Required work:
1. Name every person mentioned by name in the article on prison dog training for dementia.
2. Pick up the article on prison dog training for dementia after its final sentence and continue writing it.

Inmates at a Perthshire prison are helping train man’s best friend to support the daily lives of dementia sufferers, as part of their rehabilitation.
The new dog-training programme at HMP Castle Huntly is a joint collaboration between Paws for Progress, the Dementia Dog Project and the Scottish Prison Service.
The scheme aims to prepare men in custody at the Longforgan site for life back in the outside world through a canine training course, which also equips the dogs for life with people living with dementia.
Inmates have now started training dogs to perform key tasks for people with the debilitating condition, from opening doors to even helping remove articles of clothing.
The project was officially launched at HMP Castle Huntly yesterday, with the pooches showing off their incredible skills.
Visiting the prison site yesterday, grandparents Glenys and Ken Will of Arbroath said their dementia dog, Kaspa, had completely changed their lives.
Mr Will, 83, was diagnosed with vascular dementia several years ago and described his life before his four-legged companion as a “dark hole”.
Mrs Will, 71, added: “Life was just unbearable. Kaspa’s changed our lives around. He brings the mail, he brings the post, the alarm goes off and he brings Ken’s medicine pouch.
“Ken also has mini-strokes, they last about 20 minutes. He’ll paw at me and I’ll know there is something wrong, and he’ll just lie on Ken’s feet until they pass. He won’t move.
“The only way I can describe it is like we had a bracelet, we lost that link, and this is the missing link. Ken’s never alone for a second.”
Frank Benham’s wife, Maureen, also suffered from dementia before she passed away last year.
The 78-year-old, of Marywell, said their dementia dog Oscar had brought about immense improvements in the final years of her life.
He added: “We just fell in love with him right away. My wife, the first thing she lost with dementia was communication skills. She failed to speak to me. Within one week of having the dog I’m in the bedroom (and I said), ‘who’s she talking to?’ She was talking to Oscar.
“If we hadn’t had the dog, I think Maureen would have been in a care home at least a year before she did go in. It is a marvellous thing.”

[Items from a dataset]

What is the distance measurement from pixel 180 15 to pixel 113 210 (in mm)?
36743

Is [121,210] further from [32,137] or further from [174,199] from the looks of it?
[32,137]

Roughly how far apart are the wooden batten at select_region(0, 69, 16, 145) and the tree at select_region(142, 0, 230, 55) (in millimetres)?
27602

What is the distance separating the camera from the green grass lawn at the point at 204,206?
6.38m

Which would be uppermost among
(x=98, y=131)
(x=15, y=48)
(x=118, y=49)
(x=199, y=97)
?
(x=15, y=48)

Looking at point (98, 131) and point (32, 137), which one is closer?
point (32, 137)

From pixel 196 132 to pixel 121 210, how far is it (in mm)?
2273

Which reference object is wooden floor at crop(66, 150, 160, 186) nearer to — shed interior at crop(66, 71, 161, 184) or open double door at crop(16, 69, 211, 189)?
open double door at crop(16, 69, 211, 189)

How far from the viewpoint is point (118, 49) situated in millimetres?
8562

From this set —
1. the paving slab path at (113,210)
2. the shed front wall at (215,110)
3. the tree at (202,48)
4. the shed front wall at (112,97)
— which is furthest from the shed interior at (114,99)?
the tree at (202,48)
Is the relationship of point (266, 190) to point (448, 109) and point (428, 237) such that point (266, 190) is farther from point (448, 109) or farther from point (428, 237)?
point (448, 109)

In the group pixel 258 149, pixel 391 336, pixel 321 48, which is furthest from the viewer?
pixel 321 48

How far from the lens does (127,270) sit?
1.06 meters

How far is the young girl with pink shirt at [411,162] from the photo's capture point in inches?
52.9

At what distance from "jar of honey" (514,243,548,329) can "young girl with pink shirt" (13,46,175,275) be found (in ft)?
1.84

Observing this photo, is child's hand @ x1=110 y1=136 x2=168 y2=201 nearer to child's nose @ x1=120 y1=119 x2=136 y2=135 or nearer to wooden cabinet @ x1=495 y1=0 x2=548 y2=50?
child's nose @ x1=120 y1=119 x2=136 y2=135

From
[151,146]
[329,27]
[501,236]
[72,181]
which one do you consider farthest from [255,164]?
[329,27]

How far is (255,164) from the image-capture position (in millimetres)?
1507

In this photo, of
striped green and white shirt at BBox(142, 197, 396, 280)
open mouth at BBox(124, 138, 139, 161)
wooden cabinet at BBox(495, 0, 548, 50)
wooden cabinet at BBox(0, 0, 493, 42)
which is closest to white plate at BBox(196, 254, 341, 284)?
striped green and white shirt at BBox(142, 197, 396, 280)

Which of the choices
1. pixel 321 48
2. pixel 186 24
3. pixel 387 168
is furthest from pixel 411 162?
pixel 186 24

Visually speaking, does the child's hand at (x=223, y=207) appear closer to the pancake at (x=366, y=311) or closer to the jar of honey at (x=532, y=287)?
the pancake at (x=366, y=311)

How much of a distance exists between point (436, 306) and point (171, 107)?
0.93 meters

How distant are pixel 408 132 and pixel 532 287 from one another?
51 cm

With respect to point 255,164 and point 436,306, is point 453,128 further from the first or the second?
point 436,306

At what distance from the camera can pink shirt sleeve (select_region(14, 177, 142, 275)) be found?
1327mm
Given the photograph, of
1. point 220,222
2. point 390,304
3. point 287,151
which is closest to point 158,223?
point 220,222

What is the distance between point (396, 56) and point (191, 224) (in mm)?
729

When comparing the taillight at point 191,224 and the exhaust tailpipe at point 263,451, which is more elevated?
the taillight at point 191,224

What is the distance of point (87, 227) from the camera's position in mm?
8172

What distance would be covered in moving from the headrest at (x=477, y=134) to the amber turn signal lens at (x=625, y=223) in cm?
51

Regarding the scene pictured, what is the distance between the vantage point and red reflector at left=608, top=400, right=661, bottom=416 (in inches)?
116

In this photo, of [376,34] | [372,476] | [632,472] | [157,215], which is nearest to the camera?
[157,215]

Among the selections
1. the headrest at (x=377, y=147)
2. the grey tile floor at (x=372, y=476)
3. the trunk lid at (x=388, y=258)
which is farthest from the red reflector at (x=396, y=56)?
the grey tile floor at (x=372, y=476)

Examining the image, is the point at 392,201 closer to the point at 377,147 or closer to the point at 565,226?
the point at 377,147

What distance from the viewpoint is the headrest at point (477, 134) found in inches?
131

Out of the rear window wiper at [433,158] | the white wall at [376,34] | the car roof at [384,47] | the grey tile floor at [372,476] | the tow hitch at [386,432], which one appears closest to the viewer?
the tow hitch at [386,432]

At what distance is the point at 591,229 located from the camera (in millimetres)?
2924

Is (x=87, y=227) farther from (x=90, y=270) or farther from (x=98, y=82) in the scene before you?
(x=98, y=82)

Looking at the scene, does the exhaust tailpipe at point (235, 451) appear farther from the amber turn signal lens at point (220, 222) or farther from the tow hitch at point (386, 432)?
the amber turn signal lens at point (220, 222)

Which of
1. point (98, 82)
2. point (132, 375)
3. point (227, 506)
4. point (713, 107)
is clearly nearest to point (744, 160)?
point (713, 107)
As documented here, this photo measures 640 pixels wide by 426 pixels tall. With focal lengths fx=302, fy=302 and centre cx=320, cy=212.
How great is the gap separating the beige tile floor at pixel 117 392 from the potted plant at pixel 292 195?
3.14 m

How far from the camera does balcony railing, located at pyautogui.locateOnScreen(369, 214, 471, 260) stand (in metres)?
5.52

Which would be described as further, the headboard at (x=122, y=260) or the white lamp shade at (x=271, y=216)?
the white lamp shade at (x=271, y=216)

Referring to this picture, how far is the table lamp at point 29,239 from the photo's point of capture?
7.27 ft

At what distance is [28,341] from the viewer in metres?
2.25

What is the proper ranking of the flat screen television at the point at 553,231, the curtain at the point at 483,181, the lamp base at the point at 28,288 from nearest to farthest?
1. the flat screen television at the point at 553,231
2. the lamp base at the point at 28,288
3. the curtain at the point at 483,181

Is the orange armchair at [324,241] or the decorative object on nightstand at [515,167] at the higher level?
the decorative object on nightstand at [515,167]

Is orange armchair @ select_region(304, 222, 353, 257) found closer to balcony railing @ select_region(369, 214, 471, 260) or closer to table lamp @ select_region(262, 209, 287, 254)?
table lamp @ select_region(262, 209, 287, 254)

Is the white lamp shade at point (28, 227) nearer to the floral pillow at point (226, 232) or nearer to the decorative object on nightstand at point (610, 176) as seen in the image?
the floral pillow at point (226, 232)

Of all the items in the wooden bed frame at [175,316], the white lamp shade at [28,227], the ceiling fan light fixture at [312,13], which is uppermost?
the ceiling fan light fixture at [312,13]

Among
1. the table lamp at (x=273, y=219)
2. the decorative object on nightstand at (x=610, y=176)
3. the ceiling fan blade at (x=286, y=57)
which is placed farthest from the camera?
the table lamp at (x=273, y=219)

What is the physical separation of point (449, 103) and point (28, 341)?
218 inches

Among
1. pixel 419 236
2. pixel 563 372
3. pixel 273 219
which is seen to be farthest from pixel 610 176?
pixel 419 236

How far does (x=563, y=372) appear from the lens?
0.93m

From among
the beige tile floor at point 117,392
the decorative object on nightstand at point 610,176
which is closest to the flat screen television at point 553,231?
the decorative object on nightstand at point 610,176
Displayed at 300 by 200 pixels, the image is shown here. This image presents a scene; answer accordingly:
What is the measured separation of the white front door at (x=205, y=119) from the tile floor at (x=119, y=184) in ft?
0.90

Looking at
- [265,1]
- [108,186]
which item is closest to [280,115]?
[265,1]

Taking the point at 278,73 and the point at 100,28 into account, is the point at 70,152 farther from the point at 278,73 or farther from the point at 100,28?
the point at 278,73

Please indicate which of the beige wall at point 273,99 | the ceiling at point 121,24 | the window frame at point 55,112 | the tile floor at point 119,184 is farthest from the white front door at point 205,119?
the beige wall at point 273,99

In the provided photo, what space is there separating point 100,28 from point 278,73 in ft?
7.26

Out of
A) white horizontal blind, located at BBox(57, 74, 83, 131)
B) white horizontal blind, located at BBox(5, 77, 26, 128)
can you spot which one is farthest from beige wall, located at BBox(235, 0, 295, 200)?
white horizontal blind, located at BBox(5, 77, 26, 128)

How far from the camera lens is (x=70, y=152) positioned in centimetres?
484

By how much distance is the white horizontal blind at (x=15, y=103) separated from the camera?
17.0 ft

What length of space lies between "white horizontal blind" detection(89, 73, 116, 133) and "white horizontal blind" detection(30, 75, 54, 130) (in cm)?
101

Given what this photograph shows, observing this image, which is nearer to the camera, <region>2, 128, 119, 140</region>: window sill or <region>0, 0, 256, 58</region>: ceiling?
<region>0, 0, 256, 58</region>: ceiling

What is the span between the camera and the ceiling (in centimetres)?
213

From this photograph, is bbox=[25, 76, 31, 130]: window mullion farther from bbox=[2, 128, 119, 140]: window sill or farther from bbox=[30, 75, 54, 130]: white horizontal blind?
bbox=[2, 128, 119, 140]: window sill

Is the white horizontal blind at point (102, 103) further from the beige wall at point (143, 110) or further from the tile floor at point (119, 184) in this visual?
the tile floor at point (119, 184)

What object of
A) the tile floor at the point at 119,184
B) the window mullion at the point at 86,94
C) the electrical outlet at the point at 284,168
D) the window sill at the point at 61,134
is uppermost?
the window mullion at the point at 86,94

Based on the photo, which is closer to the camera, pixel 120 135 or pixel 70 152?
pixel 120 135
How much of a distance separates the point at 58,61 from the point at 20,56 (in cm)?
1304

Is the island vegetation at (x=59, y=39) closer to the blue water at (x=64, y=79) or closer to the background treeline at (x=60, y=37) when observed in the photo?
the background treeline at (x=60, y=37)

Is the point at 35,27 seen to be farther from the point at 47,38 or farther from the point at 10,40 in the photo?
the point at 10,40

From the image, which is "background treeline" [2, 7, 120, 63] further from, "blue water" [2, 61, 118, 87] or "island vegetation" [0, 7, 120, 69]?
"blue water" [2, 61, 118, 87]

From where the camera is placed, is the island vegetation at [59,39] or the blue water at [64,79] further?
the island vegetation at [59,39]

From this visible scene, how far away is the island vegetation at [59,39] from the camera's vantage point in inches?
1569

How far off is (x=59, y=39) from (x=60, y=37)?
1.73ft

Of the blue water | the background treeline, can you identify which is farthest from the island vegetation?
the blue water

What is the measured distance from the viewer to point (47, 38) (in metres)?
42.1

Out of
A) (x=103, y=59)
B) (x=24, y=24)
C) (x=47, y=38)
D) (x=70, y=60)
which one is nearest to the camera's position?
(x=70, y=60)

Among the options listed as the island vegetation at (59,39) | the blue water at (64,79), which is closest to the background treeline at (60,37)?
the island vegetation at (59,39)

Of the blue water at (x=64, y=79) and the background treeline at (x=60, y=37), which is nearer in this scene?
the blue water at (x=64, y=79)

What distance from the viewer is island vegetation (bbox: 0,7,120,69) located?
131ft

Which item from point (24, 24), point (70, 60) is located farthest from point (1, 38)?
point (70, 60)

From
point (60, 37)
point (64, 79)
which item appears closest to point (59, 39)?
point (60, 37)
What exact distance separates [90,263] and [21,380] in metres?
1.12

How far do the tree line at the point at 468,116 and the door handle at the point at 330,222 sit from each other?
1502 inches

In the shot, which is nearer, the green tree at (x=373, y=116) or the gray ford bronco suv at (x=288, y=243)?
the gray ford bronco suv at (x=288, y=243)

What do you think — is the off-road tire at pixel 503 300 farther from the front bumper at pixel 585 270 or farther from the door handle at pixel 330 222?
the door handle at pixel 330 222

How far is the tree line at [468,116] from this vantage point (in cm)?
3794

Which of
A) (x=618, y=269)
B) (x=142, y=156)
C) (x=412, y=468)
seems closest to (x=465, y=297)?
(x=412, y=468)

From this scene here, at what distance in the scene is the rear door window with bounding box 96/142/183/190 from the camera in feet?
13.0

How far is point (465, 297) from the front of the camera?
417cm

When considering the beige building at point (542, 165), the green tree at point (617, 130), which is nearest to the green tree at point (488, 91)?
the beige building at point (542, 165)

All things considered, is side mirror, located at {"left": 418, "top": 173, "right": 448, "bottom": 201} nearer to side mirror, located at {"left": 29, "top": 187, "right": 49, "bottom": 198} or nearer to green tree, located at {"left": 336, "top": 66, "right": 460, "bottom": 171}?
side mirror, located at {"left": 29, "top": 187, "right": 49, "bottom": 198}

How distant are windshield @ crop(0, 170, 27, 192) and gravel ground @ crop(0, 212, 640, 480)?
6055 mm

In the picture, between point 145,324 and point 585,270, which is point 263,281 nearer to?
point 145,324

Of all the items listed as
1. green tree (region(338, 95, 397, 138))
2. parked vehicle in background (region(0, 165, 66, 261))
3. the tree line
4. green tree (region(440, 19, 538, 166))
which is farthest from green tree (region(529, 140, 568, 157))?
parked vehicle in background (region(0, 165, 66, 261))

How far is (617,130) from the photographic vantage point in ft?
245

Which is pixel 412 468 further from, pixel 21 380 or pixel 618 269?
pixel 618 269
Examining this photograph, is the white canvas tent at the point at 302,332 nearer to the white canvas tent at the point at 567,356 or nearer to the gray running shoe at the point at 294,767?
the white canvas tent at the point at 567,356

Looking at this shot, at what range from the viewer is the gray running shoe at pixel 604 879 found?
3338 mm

Results for each task:
1. Glenys Will, Ken Will, Frank Benham, Maureen

2.
Paws for Progress development manager Rebecca Leonardi said the project had “wider community benefits” and would also help those in custody at Castle Huntly seek employment upon release.
She added: “We really focus on developing skills that would be relevant for employment. So in terms of developing communication skills, engaging with different visitors to the scheme, working with the dogs through having to plan tasks and work through targets and goals, working to those achievements with the dogs.
“I think one of the wonderful things about dogs is what a sense of achievement they give you, because whatever you put in, they give you 100 times back.”
Paws for Progress supporter David McIntyre got involved with the charity several years ago in HMYOI Polmont, where the prison project first got under way.
He said training with and working for the charity had given him focus and convinced him to pursue a career working with animals.
The 23-year-old, from Coatbridge, added: “I first got involved in the course in Polmont during its beginning. I worked with them for about two and a bit years, until I got released, and I’ve been working with them ever since.
“Personally it gave me a sense of purpose, when I started working with them I wanted to work with animals after that. It’s really been at the forefront. It really helps you once you get out.”
Mr McIntyre added hearing the stories of how the dementia dogs had transformed the lives of those living with the condition “pulls at the heart strings”.
He said: “I really felt a good connection there. It felt human it felt close.”